Study text:

In 2003, I read Nikki Gemmell’s ‘Bride Stripped Bare’, originally published anonymously, as a debilitatingly-acned, insecure 15-year old teen in the suburbs of Western Sydney.
It sparked something inside me that allowed me to hold a light in my own heart, a light that shines brighter now I’m an adult woman, and one who is less afraid to say whatever I want to say. It made me braver.
When I finished ‘Dissolve’ last week, Gemmell’s latest book, it was a warm Sunday morning and I was in my backyard, sobbing uncontrollably. Within its pages, I found my 20-something year old self completely.
In her mid-twenties, Gemmell was engaged to be married to a creative and ambitious male writer in his thirties. It wasn’t completely smooth-sailing, but Gemmell was utterly and frantically in love. Her love for the man was crushing – so much that she found herself growing smaller and harbouring less space to do what she truly wanted to do – write books.
In my mid-twenties, I was also knocked over by a love for an older man which left me crumbled and wasted. It took me years to recover, that my recovery is just a statement I write perhaps to give the impression of finality. I still feel ashamed about the time I spent with this man.

Provided data:
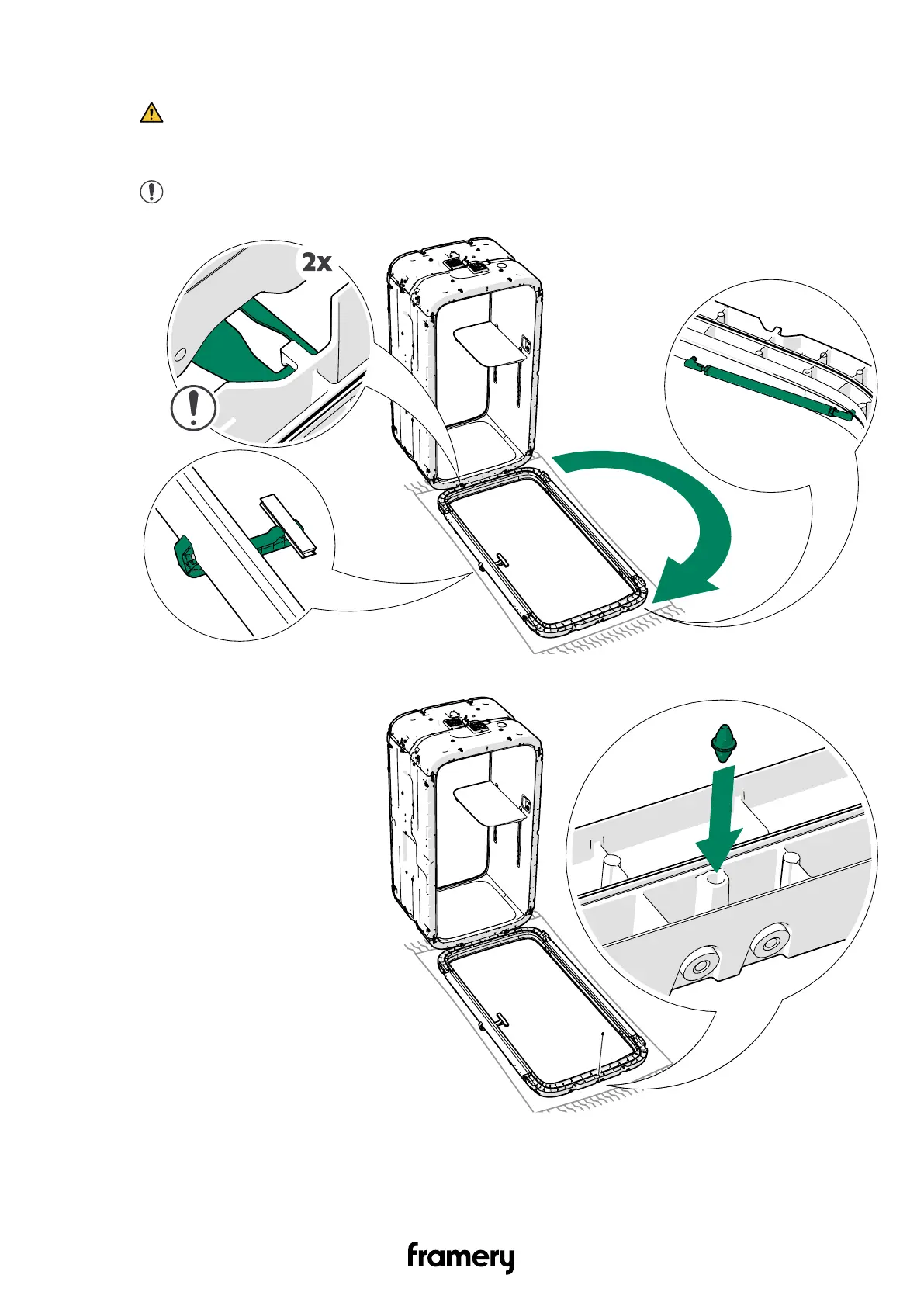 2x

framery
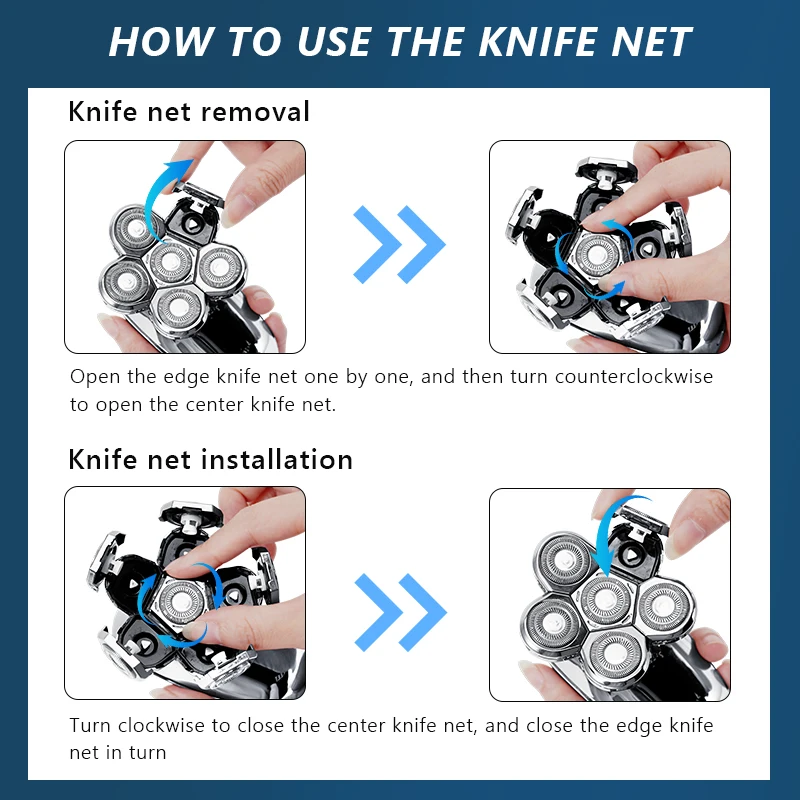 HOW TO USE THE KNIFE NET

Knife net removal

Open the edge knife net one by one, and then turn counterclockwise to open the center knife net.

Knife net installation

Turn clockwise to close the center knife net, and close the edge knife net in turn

Problems to work on:
**A)** Retype the essay on Nikki Gemmell's books from "When I finished" up to and including "old self completely.".
**B)** According to the essay on Nikki Gemmell's books, in what year did the writer read 'Bride Stripped Bare'?
**C)** Continue the essay on Nikki Gemmell's books after its last sentence.
The data above is separate from the essay on Nikki Gemmell's books.

Answers by item:
**A)**
When I finished ‘Dissolve’ last week, Gemmell’s latest book, it was a warm Sunday morning and I was in my backyard, sobbing uncontrollably. Within its pages, I found my 20-something year old self completely.

**B)** 2003

**C)**
‘Dissolve’ is one of the most enriching, yet debilitating reads I’ve experienced of late. My boyfriend came out to the garden that Sunday morning and asked if I was okay. I am often brought to tears by tremendous, moving writing.
I secured a chat with the extraordinary writer to talk through the impetus for her penning this book.
You’re now a few decades removed from the relationship at the core of this book, with a man named W. Why now? Why did you choose this moment in your life to interrogate that part of your past?
For years I couldn’t write about this time. Decades. I’d never written about it before. I was in shock, and devastated, for years after. It wrong footed my life. I felt so ashamed and humiliated, broken, and it’s only now, with the insight that distance and maturity brings, that I can see this episode for what it really was.
As a young woman I was dissolved by it. Dissolved by love; I lost who I really was. It felt like a massive failure at the time, but like all the times we fail, or miss out, or don’t get what we want, it was a huge learning experience. It set me on a different path.
What was the hardest thing about writing this book?
Oddly, unlike some of my novels, it didn’t feel hard. My latest novel, The Ripping Tree took almost ten years of writing, trying to settle on a particular voice. But with Dissolve the words came strong and sure. The voice was certain from the start. Also, in the light of the #MeToo movement, I thought about things differently.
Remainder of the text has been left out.